(1)
Departments of Internal Medicine & Psychiatry, Yale University School of Medicine, New Haven, CT, USA
The prevalence of sexual dysfunction (SD), including mild, moderate, and severe dysfunction is estimated as high as 50% in both men and women and increases with age [1, 2].
Pathology
Disruption of sexual function can occur in any stage of the sexual cycle—desire, arousal, and ejaculatory phases. The most common SD in men is erectile dysfunction and can be caused by any factor that interferes with vascular and neural innervation to the penis. In women, the dysfunction can manifest in any phase including the desire/arousal phase.
Etiology
Each phase of sexual function is distinct and the particular dysfunction depends on the etiology. However, in clinical practice, patients present with dysfunction across phases and a clear distinction is not easily made.
Common causes of sexual dysfunction seen in practice are psychological problems (performance anxiety and relationship problems), recreational substances (tobacco, alcohol), obesity, diabetes, cardiovascular disease, liver or renal dysfunction, advanced age (postmenopausal, testosterone deficiency), and medications. Underlying depressive or anxiety disorders frequently cause sexual dysfunction.
The table in appendix lists examples of etiologies associated with each stage of sexual dysfunction.
Psychotropic Medications and Sexual Dysfunction
Medications may affect one sexual cycle phase more than others but typically the phases are interdependent and generally patients complain of side effects across phases. Men commonly complain of decreased libido and erectile dysfunction . Women commonly complain of decreased libido. Both men and women usually have decreased arousal and delayed orgasm, which may only be elicited on detailed questioning.
Even though medications may affect one sexual phase more than the other, generally patients present with dysfunction across phases.
All three major neurotransmitters , dopamine, serotonin, noradrenaline, affect sexual function. Agents that affect dopamine and serotonin are more commonly implicated in SD.
Prevalence of psychotropic-related SD is highly variable [3] and unreliable as many studies do not differentiate from SD caused by the underlying illness; also many are based on self-reported SD, which is likely lower. SD is reported anywhere from 20 to 80% across studies, it is likely in the 30–50% range. It may be slightly more prevalent in men than women [4].
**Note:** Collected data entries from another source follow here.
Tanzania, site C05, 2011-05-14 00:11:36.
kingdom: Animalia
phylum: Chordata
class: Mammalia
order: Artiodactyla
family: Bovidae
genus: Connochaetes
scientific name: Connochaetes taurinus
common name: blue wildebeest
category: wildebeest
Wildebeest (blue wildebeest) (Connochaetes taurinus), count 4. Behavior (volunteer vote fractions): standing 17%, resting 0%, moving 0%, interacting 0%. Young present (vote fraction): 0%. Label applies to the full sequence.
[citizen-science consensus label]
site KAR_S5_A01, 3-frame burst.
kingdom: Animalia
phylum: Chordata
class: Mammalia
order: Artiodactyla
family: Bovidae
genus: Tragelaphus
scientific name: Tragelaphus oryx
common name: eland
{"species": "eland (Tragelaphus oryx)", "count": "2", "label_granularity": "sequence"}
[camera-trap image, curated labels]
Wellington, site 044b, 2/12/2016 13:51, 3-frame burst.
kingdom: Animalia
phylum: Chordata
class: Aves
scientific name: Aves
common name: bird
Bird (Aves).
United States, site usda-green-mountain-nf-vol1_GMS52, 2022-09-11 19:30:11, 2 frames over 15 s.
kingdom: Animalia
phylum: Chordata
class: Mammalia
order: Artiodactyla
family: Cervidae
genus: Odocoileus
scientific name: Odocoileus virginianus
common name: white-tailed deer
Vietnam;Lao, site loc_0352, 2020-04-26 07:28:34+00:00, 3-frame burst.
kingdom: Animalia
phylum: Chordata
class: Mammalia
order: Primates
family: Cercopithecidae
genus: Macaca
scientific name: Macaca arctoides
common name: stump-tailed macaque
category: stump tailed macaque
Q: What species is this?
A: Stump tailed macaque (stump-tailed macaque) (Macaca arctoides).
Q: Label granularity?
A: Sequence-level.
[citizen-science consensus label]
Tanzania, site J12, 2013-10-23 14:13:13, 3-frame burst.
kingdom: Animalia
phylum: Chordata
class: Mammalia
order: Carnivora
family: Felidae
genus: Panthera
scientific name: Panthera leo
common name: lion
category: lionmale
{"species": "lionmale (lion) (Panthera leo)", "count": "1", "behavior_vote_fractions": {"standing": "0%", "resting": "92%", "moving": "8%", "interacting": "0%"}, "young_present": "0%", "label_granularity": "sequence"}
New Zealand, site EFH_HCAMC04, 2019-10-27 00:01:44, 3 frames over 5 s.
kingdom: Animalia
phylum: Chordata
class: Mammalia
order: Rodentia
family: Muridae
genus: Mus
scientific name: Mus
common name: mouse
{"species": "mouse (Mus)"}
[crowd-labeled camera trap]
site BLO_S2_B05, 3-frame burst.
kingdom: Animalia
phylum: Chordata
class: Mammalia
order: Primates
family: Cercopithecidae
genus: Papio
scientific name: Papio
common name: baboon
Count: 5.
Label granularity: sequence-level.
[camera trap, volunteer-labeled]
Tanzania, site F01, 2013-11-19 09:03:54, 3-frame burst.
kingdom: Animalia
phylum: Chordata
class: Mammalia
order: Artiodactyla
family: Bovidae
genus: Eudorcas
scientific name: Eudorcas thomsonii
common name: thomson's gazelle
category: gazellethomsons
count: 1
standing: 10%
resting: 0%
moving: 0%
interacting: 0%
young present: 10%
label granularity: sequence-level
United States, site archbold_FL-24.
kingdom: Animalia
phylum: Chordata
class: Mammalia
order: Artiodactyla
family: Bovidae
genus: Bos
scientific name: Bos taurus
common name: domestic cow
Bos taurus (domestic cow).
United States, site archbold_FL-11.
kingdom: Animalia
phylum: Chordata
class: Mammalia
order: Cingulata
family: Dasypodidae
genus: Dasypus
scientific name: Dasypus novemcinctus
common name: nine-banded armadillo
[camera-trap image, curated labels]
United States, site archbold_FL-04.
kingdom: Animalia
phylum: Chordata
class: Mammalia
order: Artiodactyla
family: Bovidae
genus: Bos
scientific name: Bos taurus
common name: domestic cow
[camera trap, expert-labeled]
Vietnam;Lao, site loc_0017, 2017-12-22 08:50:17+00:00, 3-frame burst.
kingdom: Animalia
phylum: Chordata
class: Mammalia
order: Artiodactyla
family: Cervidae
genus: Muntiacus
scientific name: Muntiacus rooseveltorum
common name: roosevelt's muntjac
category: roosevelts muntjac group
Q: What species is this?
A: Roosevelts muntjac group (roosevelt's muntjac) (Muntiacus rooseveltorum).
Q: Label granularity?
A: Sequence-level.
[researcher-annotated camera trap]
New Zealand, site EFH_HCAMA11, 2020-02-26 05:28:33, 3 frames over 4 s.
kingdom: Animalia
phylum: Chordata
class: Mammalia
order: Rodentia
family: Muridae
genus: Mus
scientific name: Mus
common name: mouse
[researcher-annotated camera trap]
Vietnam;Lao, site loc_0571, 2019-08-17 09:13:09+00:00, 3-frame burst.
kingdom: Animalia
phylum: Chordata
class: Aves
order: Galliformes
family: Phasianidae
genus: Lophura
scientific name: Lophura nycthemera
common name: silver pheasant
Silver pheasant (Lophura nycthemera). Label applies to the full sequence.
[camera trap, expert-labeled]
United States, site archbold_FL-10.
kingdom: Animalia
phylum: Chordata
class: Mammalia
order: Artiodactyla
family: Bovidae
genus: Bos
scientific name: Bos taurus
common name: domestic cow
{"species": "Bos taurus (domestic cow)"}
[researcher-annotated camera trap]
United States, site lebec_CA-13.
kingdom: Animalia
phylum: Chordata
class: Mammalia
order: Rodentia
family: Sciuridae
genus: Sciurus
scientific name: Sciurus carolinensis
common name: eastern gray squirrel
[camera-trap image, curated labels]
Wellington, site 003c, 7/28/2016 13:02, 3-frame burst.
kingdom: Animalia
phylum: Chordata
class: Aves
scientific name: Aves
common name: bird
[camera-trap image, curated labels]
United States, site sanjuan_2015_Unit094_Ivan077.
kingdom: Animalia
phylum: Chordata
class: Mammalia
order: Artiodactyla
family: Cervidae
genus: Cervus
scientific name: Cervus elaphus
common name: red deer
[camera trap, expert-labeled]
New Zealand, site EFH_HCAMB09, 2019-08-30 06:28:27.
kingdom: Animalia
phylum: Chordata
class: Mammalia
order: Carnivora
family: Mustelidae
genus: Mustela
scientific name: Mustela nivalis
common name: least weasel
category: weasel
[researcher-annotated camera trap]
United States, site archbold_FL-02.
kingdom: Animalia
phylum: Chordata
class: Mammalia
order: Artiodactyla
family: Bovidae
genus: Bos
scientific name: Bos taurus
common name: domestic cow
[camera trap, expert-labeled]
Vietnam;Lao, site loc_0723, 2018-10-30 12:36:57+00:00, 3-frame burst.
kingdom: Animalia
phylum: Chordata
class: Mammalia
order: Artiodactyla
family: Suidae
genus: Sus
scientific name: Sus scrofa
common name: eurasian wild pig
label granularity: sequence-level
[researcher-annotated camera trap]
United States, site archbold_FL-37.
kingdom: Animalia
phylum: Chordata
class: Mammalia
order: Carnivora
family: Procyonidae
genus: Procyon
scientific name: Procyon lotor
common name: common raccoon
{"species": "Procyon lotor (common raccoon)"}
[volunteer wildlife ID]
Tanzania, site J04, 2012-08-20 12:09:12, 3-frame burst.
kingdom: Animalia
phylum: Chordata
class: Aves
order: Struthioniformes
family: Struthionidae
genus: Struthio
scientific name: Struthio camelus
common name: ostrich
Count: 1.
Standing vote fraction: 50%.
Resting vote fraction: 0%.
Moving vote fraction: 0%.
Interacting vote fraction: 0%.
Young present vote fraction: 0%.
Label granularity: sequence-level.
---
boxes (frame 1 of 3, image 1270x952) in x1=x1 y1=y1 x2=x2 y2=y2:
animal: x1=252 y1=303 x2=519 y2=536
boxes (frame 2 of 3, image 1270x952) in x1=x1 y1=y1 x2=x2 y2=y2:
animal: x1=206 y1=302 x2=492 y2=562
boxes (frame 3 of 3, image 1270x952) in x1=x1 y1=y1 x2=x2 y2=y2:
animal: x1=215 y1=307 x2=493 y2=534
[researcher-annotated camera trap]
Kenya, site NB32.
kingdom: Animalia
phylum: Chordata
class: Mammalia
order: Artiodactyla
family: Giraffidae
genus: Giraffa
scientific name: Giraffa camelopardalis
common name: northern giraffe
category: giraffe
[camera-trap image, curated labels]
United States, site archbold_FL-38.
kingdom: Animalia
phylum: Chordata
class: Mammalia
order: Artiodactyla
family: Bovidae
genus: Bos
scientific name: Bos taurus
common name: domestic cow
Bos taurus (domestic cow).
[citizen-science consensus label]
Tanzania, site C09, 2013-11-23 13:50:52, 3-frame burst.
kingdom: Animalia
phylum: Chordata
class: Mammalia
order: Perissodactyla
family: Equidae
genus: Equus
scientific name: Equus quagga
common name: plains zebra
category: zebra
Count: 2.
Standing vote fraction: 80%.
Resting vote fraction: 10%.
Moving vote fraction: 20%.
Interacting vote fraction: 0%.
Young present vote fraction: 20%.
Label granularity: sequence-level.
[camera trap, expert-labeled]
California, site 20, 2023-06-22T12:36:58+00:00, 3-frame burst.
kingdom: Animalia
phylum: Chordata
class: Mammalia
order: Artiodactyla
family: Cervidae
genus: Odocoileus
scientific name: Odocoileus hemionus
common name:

SD appears to be dose related. It occurs early in treatment. It is reversible upon stopping the medication though there are case reports of persistent SD post-SSRI treatment [5]. Tolerance to this side effect usually does not develop and it only rarely resolves with time if medication is continued.
Sexual dysfunction from psychotropic medications is dose related, occurs early in treatment, and usually reverses when medication is stopped.
Rare side effects reported with psychotropic medications are priapism (trazodone, some antipsychotics), painful ejaculation (tricyclic antidepressants), and spontaneous orgasms (serotonergic antidepressants) [4]. Priapism is discussed in more detail in Chapter 45.
Antidepressants
While there are no reliable rates of SD between different classes of antidepressants, strongly serotonergic agents are associated with higher rates of SD. Activation of 5HT2 receptor is thought to impair sexual function while activation of 5-HT1A may enhance sexual function. There is some suggestion that men commonly experience decreased desire, ejaculatory dysfunction, and delayed orgasm whereas women experience decreased arousal. See table for likelihood of SD with different antidepressants based on available evidence.
Phosphodiesterase inhibitors (PDE-5i) have shown efficacy in improving ejaculatory function and orgasm in men and there is some evidence to suggest a positive effect in women also. The effect on libido is smaller. Bupropion as an adjunctive therapy has shown equivocal benefit. Many other pharmacological agents such as buspirone, stimulants, dopamine agonists, antihistamines, and plant extracts have been studied but show mixed or negative results [6].
Antidepressants and sexual dysfunction
High risk | SSRIs—paroxetine > sertraline > escitalopram > venlafaxine > desvenlafaxine > fluoxetine > fluvoxamine > citalopram > duloxetine |
Moderate risk | Tricyclic antidepressants, monoamine oxidase inhibitors |
Low likelihood | Mirtazapine, bupropion |
Generally strongly serotonergic antidepressants are associated with higher rates of sexual dysfunction.
Antipsychotics
Prolactin elevation due to dopamine blockade is thought to be the predominant mechanism in antipsychotic-induced SD but anticholinergic and alpha-adrenergic antagonistic effects also contribute. Retrograde ejaculation is associated with antipsychotics that have alpha adrenergic antagonistic activity. More commonly, men experience ejaculatory dysfunction and both men and women experience orgasmic dysfunction. Evidence comparing rates of SD among different antipsychotics is lacking. See table for grading of antipsychotics based on limited evidence.
There is some evidence for efficacy of PDE-5i for treatment of antipsychotic-induced SD [7]. Dopamine agonists have also been suggested as potential adjuncts but there is little evidence to support this.